Available records ::

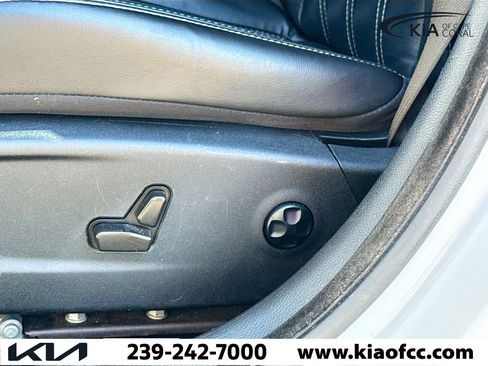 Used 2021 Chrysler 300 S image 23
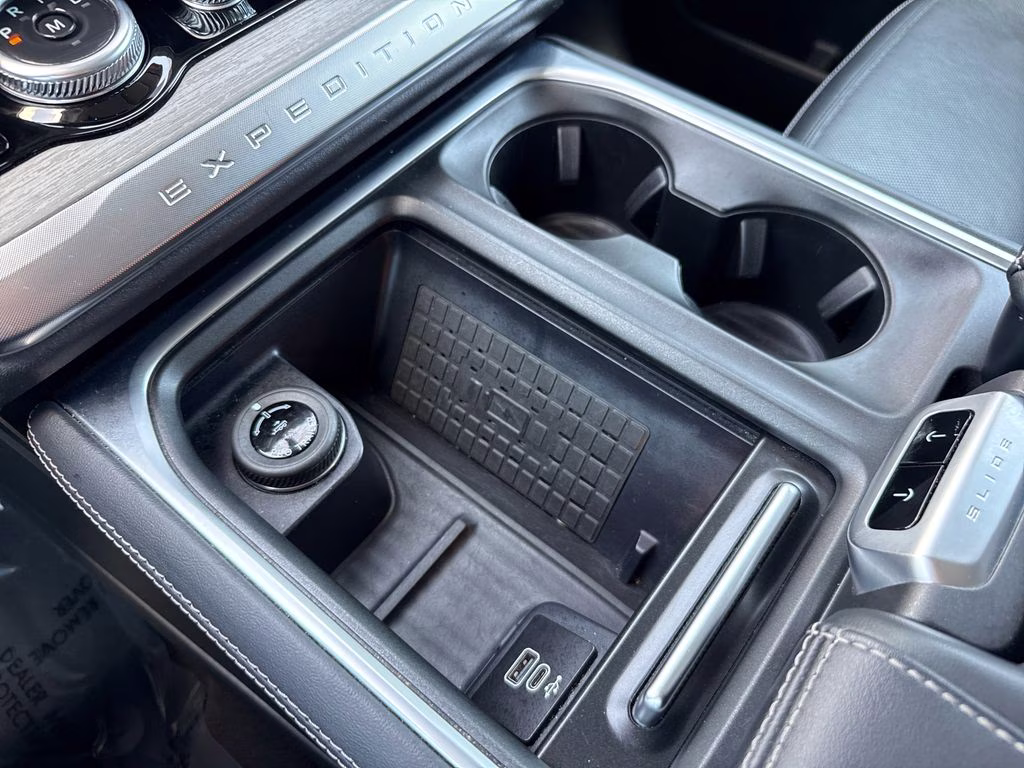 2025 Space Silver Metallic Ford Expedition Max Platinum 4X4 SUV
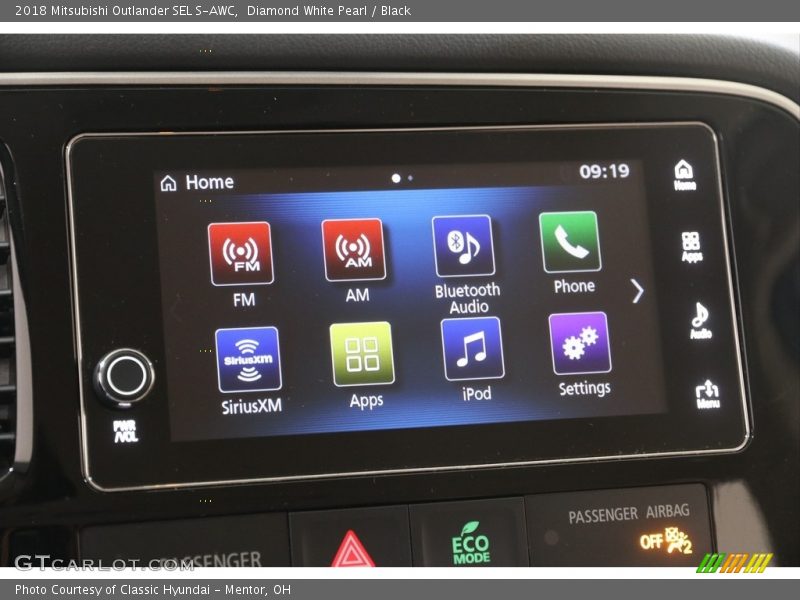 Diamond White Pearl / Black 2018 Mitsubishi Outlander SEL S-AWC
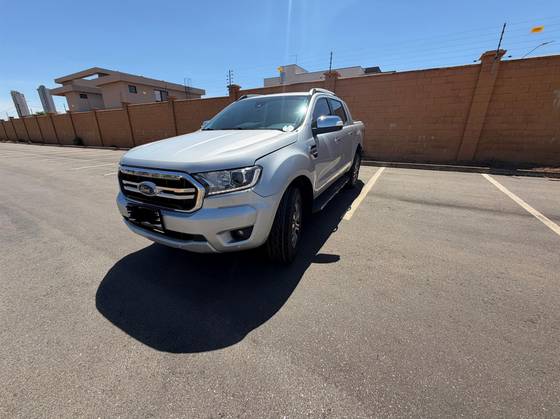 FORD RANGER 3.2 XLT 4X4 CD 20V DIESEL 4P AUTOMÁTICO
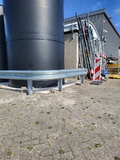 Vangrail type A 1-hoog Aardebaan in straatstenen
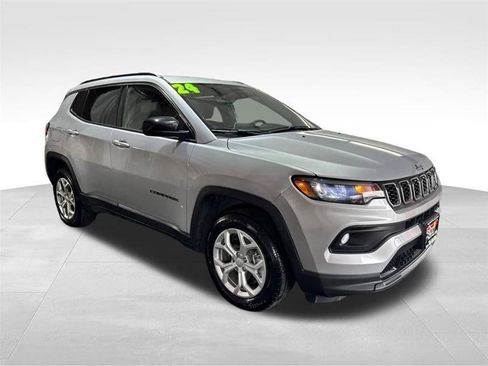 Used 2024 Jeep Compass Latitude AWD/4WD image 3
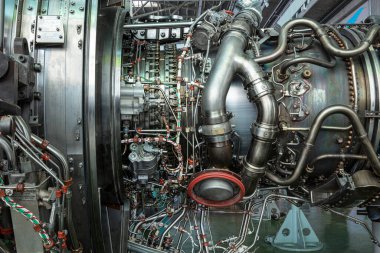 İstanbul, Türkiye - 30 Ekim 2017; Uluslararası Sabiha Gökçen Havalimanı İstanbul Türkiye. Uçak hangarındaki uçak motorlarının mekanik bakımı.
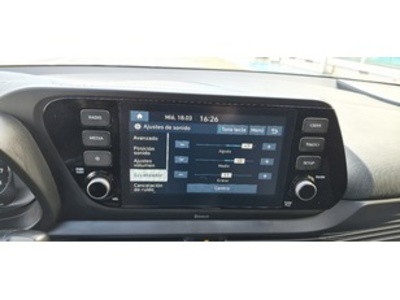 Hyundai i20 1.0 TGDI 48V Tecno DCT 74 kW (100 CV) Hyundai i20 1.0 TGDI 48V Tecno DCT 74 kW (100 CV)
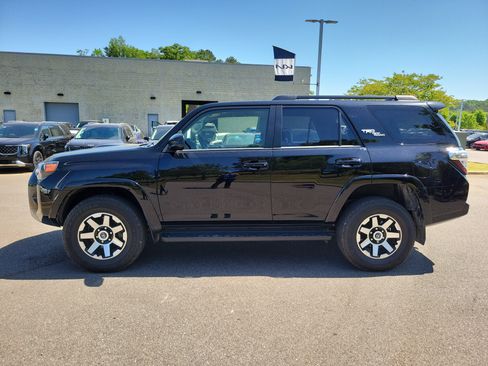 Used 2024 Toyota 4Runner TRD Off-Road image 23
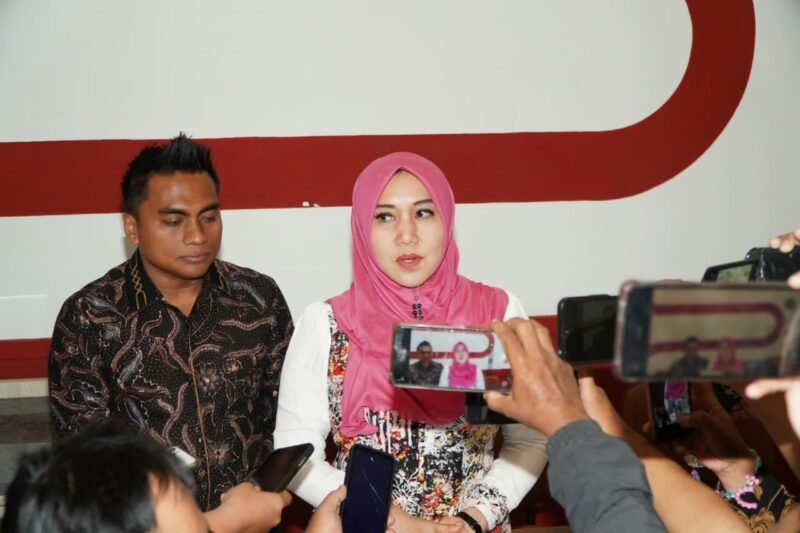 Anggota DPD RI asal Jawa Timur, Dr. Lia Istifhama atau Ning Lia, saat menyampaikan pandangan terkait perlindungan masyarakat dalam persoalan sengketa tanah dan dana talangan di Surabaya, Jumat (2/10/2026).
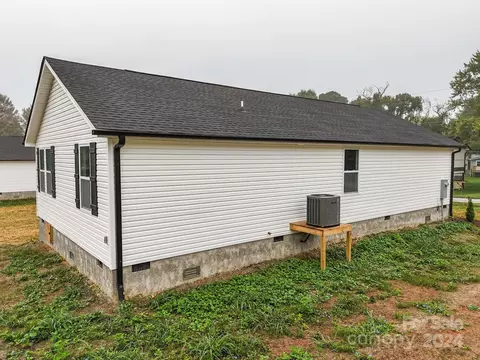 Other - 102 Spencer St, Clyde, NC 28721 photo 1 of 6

Task details :: Your copy should hold each line above exactly and no pictures at all.

Exercise output ::
 Used 2021 Chrysler 300 S image 23
 2025 Space Silver Metallic Ford Expedition Max Platinum 4X4 SUV
 Diamond White Pearl / Black 2018 Mitsubishi Outlander SEL S-AWC
 FORD RANGER 3.2 XLT 4X4 CD 20V DIESEL 4P AUTOMÁTICO
 Vangrail type A 1-hoog Aardebaan in straatstenen
 Used 2024 Jeep Compass Latitude AWD/4WD image 3
 İstanbul, Türkiye - 30 Ekim 2017; Uluslararası Sabiha Gökçen Havalimanı İstanbul Türkiye. Uçak hangarındaki uçak motorlarının mekanik bakımı.
 Hyundai i20 1.0 TGDI 48V Tecno DCT 74 kW (100 CV) Hyundai i20 1.0 TGDI 48V Tecno DCT 74 kW (100 CV)
 Used 2024 Toyota 4Runner TRD Off-Road image 23
 Anggota DPD RI asal Jawa Timur, Dr. Lia Istifhama atau Ning Lia, saat menyampaikan pandangan terkait perlindungan masyarakat dalam persoalan sengketa tanah dan dana talangan di Surabaya, Jumat (2/10/2026).
 Other - 102 Spencer St, Clyde, NC 28721 photo 1 of 6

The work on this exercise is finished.